For our experiment, the target will be the chaostest Aurora PostgreSQL cluster.
Stop Condition—AWS FIS provides the controls and guardrails that you need to run experiments safely on your AWS workloads. A stop condition is a mechanism to stop an experiment if it reaches a threshold that you define as an Amazon CloudWatch alarm. If a stop condition is triggered while the experiment is running, then AWS FIS stops the experiment.
For our experiment, we won’t be defining a stop condition.
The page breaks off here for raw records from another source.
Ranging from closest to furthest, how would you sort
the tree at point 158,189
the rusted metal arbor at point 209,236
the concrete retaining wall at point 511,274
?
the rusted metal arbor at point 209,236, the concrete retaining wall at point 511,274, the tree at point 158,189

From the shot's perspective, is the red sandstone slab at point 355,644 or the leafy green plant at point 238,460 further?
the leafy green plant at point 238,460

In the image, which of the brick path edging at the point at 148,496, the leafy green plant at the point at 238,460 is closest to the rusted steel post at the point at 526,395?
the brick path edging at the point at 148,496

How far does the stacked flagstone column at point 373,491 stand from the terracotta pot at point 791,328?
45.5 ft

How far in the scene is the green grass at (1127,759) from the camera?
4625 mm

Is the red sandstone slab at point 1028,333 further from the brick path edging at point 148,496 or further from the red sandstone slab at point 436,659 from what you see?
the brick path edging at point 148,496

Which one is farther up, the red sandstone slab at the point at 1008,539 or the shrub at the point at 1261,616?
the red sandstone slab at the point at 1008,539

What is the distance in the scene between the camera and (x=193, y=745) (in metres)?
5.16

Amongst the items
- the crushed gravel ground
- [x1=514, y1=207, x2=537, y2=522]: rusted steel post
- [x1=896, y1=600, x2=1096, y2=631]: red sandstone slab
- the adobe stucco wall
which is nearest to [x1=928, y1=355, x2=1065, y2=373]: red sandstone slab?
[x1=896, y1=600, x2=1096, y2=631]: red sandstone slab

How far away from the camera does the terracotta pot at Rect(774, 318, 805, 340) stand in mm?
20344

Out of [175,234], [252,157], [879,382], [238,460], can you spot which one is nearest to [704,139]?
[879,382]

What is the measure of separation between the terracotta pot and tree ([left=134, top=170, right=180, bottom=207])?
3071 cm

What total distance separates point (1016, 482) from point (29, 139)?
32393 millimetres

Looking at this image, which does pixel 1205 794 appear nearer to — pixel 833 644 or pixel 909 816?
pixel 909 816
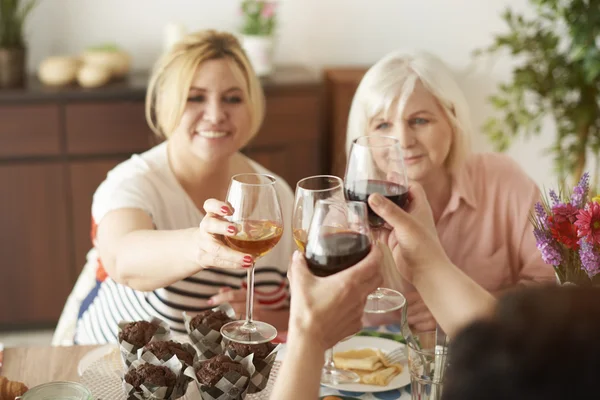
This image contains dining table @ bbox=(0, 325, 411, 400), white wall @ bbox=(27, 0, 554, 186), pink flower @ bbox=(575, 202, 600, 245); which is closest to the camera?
pink flower @ bbox=(575, 202, 600, 245)

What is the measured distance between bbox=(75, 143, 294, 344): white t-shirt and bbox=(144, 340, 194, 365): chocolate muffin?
20.8 inches

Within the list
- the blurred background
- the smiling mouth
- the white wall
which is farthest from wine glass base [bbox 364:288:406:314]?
the white wall

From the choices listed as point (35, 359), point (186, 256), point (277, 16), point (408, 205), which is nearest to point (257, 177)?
point (186, 256)

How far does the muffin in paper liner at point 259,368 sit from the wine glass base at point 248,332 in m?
0.03

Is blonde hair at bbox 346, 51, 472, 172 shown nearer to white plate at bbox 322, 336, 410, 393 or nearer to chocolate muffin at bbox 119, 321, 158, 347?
white plate at bbox 322, 336, 410, 393

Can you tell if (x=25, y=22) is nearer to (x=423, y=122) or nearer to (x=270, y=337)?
(x=423, y=122)

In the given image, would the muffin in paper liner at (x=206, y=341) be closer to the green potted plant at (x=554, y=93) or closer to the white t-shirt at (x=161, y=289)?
the white t-shirt at (x=161, y=289)

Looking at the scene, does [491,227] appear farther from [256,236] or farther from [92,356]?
[92,356]

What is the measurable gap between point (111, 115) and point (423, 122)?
1.86 metres

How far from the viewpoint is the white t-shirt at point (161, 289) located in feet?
6.75

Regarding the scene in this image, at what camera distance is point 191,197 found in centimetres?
223

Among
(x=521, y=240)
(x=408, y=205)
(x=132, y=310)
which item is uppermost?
(x=408, y=205)

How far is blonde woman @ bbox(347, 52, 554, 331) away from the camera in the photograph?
2.12 metres

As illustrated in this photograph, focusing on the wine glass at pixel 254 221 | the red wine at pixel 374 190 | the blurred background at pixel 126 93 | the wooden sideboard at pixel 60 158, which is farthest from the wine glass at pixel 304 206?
the wooden sideboard at pixel 60 158
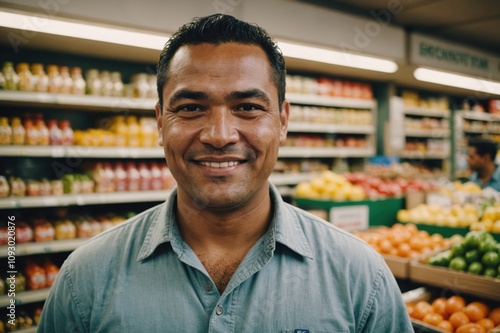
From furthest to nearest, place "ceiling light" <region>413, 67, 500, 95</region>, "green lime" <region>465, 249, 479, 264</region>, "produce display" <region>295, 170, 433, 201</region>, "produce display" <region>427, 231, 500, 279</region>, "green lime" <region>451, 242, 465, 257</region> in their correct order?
"ceiling light" <region>413, 67, 500, 95</region> < "produce display" <region>295, 170, 433, 201</region> < "green lime" <region>451, 242, 465, 257</region> < "green lime" <region>465, 249, 479, 264</region> < "produce display" <region>427, 231, 500, 279</region>

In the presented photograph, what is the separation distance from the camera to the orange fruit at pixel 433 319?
2098mm

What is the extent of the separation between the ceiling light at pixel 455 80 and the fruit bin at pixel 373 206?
2313 mm

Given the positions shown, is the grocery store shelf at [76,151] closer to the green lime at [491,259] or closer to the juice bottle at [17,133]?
the juice bottle at [17,133]

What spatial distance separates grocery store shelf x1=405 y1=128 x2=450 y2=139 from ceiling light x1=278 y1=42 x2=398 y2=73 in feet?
6.31

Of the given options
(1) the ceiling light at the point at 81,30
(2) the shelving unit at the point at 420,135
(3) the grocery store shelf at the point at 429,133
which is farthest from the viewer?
(3) the grocery store shelf at the point at 429,133

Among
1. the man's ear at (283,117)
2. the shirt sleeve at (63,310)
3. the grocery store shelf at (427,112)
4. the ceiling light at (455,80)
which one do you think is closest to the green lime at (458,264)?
the man's ear at (283,117)

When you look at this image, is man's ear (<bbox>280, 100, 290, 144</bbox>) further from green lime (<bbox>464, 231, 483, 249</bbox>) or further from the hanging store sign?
the hanging store sign

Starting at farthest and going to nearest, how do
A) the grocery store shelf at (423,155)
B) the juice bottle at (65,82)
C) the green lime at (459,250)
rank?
the grocery store shelf at (423,155), the juice bottle at (65,82), the green lime at (459,250)

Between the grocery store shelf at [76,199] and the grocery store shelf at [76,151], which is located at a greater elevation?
the grocery store shelf at [76,151]

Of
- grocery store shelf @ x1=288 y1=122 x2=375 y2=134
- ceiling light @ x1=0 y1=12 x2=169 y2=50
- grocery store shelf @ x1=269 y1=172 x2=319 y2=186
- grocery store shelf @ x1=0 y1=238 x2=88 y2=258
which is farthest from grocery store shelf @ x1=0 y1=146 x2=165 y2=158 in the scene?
grocery store shelf @ x1=288 y1=122 x2=375 y2=134

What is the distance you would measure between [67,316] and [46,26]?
253cm

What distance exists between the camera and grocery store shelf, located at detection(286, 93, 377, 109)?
5048 millimetres

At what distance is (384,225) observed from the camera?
4.06m

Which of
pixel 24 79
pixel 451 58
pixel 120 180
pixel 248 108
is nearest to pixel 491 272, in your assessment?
pixel 248 108
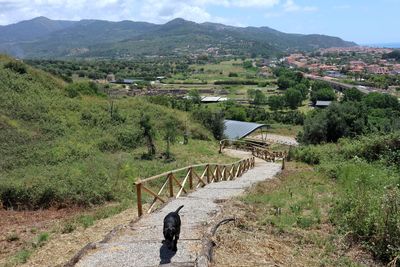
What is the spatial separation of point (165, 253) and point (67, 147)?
19.4 meters

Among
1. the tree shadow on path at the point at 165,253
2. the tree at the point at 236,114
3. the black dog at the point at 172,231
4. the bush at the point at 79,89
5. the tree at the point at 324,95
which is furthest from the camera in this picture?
the tree at the point at 324,95

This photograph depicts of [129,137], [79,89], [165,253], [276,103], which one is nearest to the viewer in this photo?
[165,253]

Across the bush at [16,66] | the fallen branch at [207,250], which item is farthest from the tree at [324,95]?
the fallen branch at [207,250]

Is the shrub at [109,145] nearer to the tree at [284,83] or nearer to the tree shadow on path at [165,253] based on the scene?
the tree shadow on path at [165,253]

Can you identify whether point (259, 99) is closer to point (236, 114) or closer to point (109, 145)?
point (236, 114)

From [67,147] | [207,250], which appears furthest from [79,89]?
[207,250]

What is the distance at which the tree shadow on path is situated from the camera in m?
7.52

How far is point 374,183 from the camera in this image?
1196 centimetres

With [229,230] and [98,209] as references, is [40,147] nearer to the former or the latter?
[98,209]

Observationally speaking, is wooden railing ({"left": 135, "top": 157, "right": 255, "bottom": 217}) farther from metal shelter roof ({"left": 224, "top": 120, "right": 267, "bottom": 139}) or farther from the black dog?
metal shelter roof ({"left": 224, "top": 120, "right": 267, "bottom": 139})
This is because this simple experiment contains only one action. Stop conditions are especially useful for experiments with a series of actions, to prevent them from continuing if something goes wrong.
Step 5: Configure Action.
Now, let’s configure the Action and Target for our experiment template. Under the Actions section, we will select Add action to get the New action window.
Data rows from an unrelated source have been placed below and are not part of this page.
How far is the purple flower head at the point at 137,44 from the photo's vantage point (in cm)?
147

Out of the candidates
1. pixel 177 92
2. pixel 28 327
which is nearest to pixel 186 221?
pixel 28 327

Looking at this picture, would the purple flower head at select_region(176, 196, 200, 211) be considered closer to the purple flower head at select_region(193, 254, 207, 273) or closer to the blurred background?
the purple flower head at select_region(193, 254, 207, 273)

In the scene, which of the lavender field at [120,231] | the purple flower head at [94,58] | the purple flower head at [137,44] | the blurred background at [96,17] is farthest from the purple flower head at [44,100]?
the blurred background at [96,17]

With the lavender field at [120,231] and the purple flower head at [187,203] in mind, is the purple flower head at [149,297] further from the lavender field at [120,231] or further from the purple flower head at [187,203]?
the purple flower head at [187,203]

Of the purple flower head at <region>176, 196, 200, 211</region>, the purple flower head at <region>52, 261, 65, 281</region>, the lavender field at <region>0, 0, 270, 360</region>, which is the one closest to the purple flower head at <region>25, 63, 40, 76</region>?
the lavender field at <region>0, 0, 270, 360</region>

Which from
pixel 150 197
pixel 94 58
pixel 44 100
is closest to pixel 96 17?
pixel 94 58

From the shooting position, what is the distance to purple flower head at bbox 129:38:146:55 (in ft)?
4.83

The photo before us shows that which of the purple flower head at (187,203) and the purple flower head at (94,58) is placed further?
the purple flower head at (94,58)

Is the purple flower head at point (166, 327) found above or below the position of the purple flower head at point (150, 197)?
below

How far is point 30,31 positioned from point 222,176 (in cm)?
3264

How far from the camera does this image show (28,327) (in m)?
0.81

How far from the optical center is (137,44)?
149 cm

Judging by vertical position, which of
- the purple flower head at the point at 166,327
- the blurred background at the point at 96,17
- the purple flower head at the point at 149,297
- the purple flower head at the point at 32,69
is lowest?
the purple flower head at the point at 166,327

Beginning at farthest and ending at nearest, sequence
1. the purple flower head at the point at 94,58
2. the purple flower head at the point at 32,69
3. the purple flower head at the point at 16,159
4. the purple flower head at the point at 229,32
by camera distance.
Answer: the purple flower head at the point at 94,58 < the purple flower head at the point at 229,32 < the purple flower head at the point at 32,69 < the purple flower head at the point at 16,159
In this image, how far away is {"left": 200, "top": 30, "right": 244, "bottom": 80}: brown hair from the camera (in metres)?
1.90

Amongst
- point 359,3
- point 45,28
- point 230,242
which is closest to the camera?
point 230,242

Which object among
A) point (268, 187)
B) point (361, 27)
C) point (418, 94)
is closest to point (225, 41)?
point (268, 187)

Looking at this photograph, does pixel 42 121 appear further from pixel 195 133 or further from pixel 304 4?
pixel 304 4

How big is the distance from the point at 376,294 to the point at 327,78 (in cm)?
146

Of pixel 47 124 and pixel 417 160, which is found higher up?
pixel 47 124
Enter a Name, a Description, and select Action type aws:rds:failover-db-cluster. Start after is an optional setting. This setting allows you to specify an action that should precede the one we are currently configuring.
Step 6: Configure Target.
Note that a Target has been automatically created with the name Clusters-Target-1. Select Save to save the action.
Next, you will edit the Clusters-Target-1 target to select the target, i.e., the Aurora PostgreSQL cluster.
Select Target method as Resource IDs, and select the chaostest cluster. If you are interested to select a group of resources, then select Resource tags, filters and parameters option.
Step 7: Create the experiment template to complete this stage.
We will wrap up the process by selecting the create experiment template.
We will get a warning stating that a stop condition isn’t defined. We’ll enter create in the provided field to create the template.
We will get a success message if the entries are correct and the template will be successfully created.
Step 8: Verify the Aurora Cluster.
Before we run the experiment, let’s double-check the chaostest Aurora Cluster to confirm which instance is the writer and which is the reader.
We confirmed that chaostest-instance-1 is the writer and chaostest-instance-1-us-east-1a is the reader.
Step 9: Run the AWS FIS experiment.
Now we’ll run the FIS experiment. Select Actions, and then select Start for the experiment template.
Select Start experiment and you’ll get another warning to confirm if you really want to start this experiment. Confirm by entering start say Start experiment.
Step 10: Observe the various stages of the experiment.
The experiment will be in initiating, running and will eventually be in completed states.
Step 11: Verify the Aurora Cluster to confirm failover.
Now let’s look at the chaostest Aurora PostgreSQL cluster to check the state. Note that a failover was indeed triggered by FIS and chaostest-instance-1-us-east-1a is the newly promoted writer and chaostest-instance-1 is the reader now.
Step 12: Verify the Aurora Cluster logs.
We can also confirm the failover action by looking at the Logs and events section of the Aurora Cluster.
If you created a new Aurora PostgreSQL cluster for this walkthrough, then you can terminate the cluster to optimize the costs by following the steps in the Deleting an Aurora DB cluster documentation.
You can also delete the AWS FIS experiment template by following the steps in the Delete an experiment template documentation.
You can refer to the AWS FIS documentation to learn more about the service. If you want to know more about chaos engineering, check out the AWS re:Invent session Testing resiliency using chaos engineering and The Chaos Engineering Collection. Finally, check out the FIS Workshop for a deeper dive into using FIS, this GitHub repo for additional example experiments, and how you can work with AWS FIS using the AWS Cloud Development Kit (AWS CDK).
In this walkthrough, you learned how you can leverage AWS FIS to inject failures into your RDS Instances. To get started with AWS Fault Injection Service for Amazon RDS, refer to the service documentation.